Un film de Jean-michel Humeau

 1978  France  Documentaire  11 mn  Noir & Blanc  Mode de production : Auto-production  VF

Producteur :
Distributeur :
Peuple qui manque (Le) (mail : lepeuplequimanque@gmail.com)

L’histoire imaginaire du Brigadier Mikono, CRS et instrument de répression. Une réussite de subversion et d’ironie.

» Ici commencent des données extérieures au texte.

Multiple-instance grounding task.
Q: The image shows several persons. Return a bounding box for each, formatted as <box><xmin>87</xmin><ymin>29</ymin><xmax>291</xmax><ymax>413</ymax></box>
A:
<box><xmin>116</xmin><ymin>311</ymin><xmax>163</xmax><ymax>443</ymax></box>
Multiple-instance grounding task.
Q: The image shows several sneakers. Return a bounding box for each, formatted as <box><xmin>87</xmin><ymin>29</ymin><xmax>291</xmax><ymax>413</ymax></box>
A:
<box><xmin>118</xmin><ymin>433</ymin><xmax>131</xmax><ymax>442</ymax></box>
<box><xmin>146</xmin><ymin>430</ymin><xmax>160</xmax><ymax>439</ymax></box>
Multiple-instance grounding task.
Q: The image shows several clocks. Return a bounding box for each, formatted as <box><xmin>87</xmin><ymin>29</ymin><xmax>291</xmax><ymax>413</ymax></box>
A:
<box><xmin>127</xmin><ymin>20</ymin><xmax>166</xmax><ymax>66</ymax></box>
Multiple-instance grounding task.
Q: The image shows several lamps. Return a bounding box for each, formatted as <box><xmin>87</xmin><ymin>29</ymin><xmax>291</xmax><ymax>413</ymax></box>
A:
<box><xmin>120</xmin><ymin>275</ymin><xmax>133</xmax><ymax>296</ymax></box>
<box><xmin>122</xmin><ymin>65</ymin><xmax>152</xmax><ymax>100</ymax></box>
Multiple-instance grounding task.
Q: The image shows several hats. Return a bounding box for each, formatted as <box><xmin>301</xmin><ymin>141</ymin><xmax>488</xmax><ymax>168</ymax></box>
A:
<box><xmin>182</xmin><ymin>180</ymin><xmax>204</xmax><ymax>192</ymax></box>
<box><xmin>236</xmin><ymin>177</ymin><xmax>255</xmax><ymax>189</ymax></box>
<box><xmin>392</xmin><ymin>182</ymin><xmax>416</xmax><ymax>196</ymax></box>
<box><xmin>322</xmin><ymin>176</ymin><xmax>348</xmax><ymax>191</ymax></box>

« Lors de la manifestation puis, tout naturellement, de la bataille de rue qui suivit la réoccupation de la Sorbonne, le 16 juin, les CRS s’appliquèrent surtout à dégager le Boulevard Saint-Germain. Ils le remontèrent jusqu’à la rue des Saints-pères tout en cherchant à cerner les manifestants par une série de mouvements tournants. L’équipe du Brigadier Mikono, qui était sur place, eut dès le départ deux idées excellentes. La première était, au lieu d’accumuler en vrac des plans de matraquage, de suivre la progression tactique de ce que l’on nomme, en une association verbale aussi admirable que révélatrice, les « forces » de l’« ordre ». La seconde fut de repérer, parmi les policiers, un gradé dont l’air conquérant et la moustache virile étaient particulièrement dignes d’intérêt. Ainsi naquit Le Brigadier Mikono…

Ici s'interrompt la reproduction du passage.